# Humanities & Anthropology > Philosophy >  The Paradoxical Secret to Finding Meaning in Life

## Jovialis

> _"In 1942, the great psychiatrist Viktor Frankl, his wife, and parents were deported to the Nazi Theresienstadt Ghetto. His father died of pneumonia half a year later from the ghetto's deplorable conditions. The next year, Frankl and his wife were transported to the infamous Auschwitz death camp, where more than a million people would eventually be murdered. He was then transferred to two additional camps, separating him from his mother and wife, both of whom would eventually perish._
> 
> _During this ordeal, Frankl came to believe that the only way he could survive and maintain his sanity was to hold tightly to a sense of meaning and purpose. He was fond of quoting the philosopher Friedrich Nietszche, who wrote, “He who has a why to live for can bear almost any how.” For Frankl, personally, meaning flowed from acting as a psychiatrist and physician to his fellow prisoners, as well as from reflecting on his love for his wife Tilly, as the following passage from his celebrated book, Man’s Search for Meaning, beautifully illustrates:_
> 
> _We stumbled on in the darkness. . . . The accompanying guards kept shouting at us and driving us with the butts of their rifles. . . . Hiding his mouth behind his upturned collar, the man marching next to me whispered suddenly: “If our wives could see us now!
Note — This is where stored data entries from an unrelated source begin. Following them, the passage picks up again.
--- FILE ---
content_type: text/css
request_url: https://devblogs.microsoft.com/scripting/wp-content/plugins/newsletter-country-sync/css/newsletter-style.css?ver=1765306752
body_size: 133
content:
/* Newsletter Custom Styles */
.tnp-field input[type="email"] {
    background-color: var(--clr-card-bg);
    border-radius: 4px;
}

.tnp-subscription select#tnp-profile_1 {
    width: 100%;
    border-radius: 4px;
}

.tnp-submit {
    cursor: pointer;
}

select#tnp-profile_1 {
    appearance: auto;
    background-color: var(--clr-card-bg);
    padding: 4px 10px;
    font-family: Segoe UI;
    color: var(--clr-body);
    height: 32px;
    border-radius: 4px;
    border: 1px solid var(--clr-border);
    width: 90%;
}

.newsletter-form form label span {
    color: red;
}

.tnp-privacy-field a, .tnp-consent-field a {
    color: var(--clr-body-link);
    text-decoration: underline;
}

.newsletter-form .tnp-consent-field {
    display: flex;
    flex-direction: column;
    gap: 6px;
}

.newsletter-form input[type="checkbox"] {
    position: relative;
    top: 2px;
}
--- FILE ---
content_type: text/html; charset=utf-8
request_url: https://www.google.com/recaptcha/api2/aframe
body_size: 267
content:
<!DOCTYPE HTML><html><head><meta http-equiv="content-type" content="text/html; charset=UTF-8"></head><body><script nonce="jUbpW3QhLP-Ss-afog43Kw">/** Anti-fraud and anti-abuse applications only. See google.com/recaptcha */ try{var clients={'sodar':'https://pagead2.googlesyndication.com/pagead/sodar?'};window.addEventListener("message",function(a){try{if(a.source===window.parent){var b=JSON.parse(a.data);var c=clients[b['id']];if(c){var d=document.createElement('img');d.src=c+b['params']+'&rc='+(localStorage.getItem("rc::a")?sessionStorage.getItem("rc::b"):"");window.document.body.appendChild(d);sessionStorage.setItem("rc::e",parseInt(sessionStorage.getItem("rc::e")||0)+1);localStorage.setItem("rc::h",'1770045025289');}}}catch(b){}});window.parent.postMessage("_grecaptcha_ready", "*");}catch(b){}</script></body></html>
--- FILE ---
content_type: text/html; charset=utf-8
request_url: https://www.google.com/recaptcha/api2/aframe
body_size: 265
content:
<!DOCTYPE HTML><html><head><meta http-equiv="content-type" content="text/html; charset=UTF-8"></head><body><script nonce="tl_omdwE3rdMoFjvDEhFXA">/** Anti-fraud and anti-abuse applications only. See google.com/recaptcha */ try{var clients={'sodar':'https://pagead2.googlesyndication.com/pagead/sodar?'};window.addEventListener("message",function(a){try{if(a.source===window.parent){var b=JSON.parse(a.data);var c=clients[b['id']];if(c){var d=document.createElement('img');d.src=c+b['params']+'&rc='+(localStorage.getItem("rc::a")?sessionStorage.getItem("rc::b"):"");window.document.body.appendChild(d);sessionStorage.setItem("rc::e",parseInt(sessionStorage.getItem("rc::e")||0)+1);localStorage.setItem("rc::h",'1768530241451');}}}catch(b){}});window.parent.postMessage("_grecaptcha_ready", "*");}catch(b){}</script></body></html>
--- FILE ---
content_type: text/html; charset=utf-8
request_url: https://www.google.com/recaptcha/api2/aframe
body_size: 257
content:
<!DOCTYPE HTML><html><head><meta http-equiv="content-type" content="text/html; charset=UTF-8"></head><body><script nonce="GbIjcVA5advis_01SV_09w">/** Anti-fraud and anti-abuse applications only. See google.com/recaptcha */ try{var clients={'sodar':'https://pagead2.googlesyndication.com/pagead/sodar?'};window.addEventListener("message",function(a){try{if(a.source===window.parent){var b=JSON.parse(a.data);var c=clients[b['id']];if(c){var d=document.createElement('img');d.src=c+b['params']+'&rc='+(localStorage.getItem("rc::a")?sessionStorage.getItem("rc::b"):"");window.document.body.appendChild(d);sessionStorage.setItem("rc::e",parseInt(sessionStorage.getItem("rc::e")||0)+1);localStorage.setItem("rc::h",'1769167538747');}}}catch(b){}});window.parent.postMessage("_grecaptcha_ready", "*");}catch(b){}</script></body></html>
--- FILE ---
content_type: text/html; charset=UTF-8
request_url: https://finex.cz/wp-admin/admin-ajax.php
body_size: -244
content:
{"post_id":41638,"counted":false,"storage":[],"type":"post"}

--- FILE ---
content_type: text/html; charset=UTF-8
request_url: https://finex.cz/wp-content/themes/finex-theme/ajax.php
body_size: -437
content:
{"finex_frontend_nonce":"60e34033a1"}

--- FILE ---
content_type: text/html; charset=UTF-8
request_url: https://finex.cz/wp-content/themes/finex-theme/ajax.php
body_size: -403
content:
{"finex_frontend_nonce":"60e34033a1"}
I do hope they are better off in their camps and don't know what is happening to us.” That brought thoughts of my own wife to mind. . . . my mind clung to my wife's image, imagining it with an uncanny acuteness. I heard her answering me, saw her smile, her frank and encouraging look. . . . I understood how a man who has nothing left in this world still may know bliss, be it only for a brief moment, in the contemplation of his beloved._
> 
> _After being liberated from the camps, Frankl spent his life advocating for the importance of meaning as salve against suffering and the secret to happiness. Meaning brought him through the Holocaust and formed the basis for his entire approach to life._ 
> 
> _So it might seem surprising that he would provide the following admonition: “One should not search for an abstract meaning of life.”_
> ...


I like this approach. One could find meaning in life in a pursuit of various positive endeavors and virtuous acts.

----------


## Angela

> I like this approach. One could find meaning in life in a pursuit of various positive endeavors and virtuous acts.


This is one of my favorite books and has had a profound impact on me. 

If you haven't read it yet, I highly recommend it.

----------


## Jovialis

> This is one of my favorite books and has had a profound impact on me. 
> 
> If you haven't read it yet, I highly recommend it.


I'm definitely interested, I found those excerpts alone to be quite moving.

----------